Direction: Reproduce word for word the passage of the monsoon history abstract below, starting at "Ives, Gemma ORCID: https://orcid.org/0000-0002-5044-1977" and ending at "University of Sheffield.".

Text:
Ives, Gemma ORCID: https://orcid.org/0000-0002-5044-1977 (2020) A history of the monsoon in southern India between 1730 and 1920 and its impact on society: with a particular focus on Tamil Nadu. PhD thesis, University of Sheffield.
Abstract
The field of historical climatology has rapidly developed over the past two decades, driven by the understanding that improving the knowledge of the past can help make informed decisions about the future. Most studies currently focus on mid-latitude regions, whereas, this thesis is part of a growing body of work that seeks to expand the methodology into tropical and subtropical regions. Because of India’s colonial past, there is a substantial amount of extant, English language documentation available to researchers and these documents can help to build an understanding of both historical monsoon magnitude and changes in the social-ecological systems of the past.

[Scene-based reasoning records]
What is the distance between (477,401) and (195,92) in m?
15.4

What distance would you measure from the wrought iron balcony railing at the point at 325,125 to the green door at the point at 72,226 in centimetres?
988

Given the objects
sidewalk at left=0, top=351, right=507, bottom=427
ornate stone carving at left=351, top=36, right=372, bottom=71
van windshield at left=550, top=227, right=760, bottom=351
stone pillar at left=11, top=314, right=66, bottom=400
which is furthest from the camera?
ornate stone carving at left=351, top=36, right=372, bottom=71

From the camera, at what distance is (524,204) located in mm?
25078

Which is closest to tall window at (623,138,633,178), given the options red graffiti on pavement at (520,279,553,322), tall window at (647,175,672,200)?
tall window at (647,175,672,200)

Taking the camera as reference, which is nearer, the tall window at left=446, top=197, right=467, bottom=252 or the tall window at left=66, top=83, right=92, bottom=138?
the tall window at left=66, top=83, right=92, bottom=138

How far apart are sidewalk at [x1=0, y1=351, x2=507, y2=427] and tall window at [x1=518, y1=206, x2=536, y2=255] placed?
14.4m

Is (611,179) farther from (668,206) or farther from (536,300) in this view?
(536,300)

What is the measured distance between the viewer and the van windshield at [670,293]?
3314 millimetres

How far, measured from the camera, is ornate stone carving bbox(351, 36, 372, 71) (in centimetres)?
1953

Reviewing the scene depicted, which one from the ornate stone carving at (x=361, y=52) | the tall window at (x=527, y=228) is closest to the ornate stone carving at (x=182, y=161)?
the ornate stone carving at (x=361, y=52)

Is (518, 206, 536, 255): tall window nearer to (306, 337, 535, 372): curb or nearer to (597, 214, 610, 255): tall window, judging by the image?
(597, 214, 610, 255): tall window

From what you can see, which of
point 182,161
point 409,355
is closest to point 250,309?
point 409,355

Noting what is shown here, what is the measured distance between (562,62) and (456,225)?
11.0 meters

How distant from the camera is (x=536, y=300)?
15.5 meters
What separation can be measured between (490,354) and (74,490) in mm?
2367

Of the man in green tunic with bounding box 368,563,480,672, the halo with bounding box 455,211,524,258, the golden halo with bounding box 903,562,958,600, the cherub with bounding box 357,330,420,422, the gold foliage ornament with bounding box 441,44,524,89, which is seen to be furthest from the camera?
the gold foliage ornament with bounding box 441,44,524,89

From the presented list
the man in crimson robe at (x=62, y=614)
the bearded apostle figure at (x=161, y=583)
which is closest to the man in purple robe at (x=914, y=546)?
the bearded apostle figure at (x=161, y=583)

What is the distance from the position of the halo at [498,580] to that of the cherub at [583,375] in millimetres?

Correct output:
Ives, Gemma ORCID: https://orcid.org/0000-0002-5044-1977 (2020) A history of the monsoon in southern India between 1730 and 1920 and its impact on society: with a particular focus on Tamil Nadu. PhD thesis, University of Sheffield.